*** Opening Listed records ***

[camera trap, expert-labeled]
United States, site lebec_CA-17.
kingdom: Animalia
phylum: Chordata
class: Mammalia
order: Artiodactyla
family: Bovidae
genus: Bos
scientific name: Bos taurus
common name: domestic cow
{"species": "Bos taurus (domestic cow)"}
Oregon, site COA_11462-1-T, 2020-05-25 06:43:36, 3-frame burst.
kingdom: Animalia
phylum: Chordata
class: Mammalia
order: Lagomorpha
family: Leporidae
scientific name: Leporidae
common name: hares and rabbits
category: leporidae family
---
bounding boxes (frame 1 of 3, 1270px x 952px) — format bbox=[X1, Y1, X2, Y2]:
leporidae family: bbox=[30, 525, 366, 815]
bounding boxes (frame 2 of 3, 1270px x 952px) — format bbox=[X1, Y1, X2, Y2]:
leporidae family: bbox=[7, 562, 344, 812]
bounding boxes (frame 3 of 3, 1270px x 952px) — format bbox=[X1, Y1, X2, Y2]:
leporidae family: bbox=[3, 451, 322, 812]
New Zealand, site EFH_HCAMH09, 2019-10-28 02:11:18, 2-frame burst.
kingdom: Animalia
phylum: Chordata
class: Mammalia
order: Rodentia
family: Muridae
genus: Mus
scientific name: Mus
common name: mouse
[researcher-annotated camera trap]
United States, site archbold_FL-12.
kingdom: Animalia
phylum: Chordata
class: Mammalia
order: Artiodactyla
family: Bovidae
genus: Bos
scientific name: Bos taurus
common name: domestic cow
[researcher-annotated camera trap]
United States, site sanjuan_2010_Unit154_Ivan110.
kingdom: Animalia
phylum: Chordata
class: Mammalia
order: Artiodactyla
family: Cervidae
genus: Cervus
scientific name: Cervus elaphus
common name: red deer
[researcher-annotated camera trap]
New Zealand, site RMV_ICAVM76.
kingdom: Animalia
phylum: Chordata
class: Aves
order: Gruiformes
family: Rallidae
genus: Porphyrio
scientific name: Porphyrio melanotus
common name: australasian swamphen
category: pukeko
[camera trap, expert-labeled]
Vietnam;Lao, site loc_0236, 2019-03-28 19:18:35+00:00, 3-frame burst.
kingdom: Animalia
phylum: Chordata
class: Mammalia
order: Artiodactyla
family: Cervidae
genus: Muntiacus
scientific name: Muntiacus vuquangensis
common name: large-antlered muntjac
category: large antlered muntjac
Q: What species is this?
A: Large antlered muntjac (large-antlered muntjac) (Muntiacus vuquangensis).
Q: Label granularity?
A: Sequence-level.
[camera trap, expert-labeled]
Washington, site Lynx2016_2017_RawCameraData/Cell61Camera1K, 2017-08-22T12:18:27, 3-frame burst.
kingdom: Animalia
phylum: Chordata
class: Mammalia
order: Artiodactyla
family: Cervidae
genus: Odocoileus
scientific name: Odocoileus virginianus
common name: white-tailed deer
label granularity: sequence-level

*** Closing Listed records ***

**Exercise:** Print all of the lines above so that each one matches its original exactly.

**Result of this exercise:**
[camera trap, expert-labeled]
United States, site lebec_CA-17.
kingdom: Animalia
phylum: Chordata
class: Mammalia
order: Artiodactyla
family: Bovidae
genus: Bos
scientific name: Bos taurus
common name: domestic cow
{"species": "Bos taurus (domestic cow)"}
Oregon, site COA_11462-1-T, 2020-05-25 06:43:36, 3-frame burst.
kingdom: Animalia
phylum: Chordata
class: Mammalia
order: Lagomorpha
family: Leporidae
scientific name: Leporidae
common name: hares and rabbits
category: leporidae family
---
bounding boxes (frame 1 of 3, 1270px x 952px) — format bbox=[X1, Y1, X2, Y2]:
leporidae family: bbox=[30, 525, 366, 815]
bounding boxes (frame 2 of 3, 1270px x 952px) — format bbox=[X1, Y1, X2, Y2]:
leporidae family: bbox=[7, 562, 344, 812]
bounding boxes (frame 3 of 3, 1270px x 952px) — format bbox=[X1, Y1, X2, Y2]:
leporidae family: bbox=[3, 451, 322, 812]
New Zealand, site EFH_HCAMH09, 2019-10-28 02:11:18, 2-frame burst.
kingdom: Animalia
phylum: Chordata
class: Mammalia
order: Rodentia
family: Muridae
genus: Mus
scientific name: Mus
common name: mouse
[researcher-annotated camera trap]
United States, site archbold_FL-12.
kingdom: Animalia
phylum: Chordata
class: Mammalia
order: Artiodactyla
family: Bovidae
genus: Bos
scientific name: Bos taurus
common name: domestic cow
[researcher-annotated camera trap]
United States, site sanjuan_2010_Unit154_Ivan110.
kingdom: Animalia
phylum: Chordata
class: Mammalia
order: Artiodactyla
family: Cervidae
genus: Cervus
scientific name: Cervus elaphus
common name: red deer
[researcher-annotated camera trap]
New Zealand, site RMV_ICAVM76.
kingdom: Animalia
phylum: Chordata
class: Aves
order: Gruiformes
family: Rallidae
genus: Porphyrio
scientific name: Porphyrio melanotus
common name: australasian swamphen
category: pukeko
[camera trap, expert-labeled]
Vietnam;Lao, site loc_0236, 2019-03-28 19:18:35+00:00, 3-frame burst.
kingdom: Animalia
phylum: Chordata
class: Mammalia
order: Artiodactyla
family: Cervidae
genus: Muntiacus
scientific name: Muntiacus vuquangensis
common name: large-antlered muntjac
category: large antlered muntjac
Q: What species is this?
A: Large antlered muntjac (large-antlered muntjac) (Muntiacus vuquangensis).
Q: Label granularity?
A: Sequence-level.
[camera trap, expert-labeled]
Washington, site Lynx2016_2017_RawCameraData/Cell61Camera1K, 2017-08-22T12:18:27, 3-frame burst.
kingdom: Animalia
phylum: Chordata
class: Mammalia
order: Artiodactyla
family: Cervidae
genus: Odocoileus
scientific name: Odocoileus virginianus
common name: white-tailed deer
label granularity: sequence-level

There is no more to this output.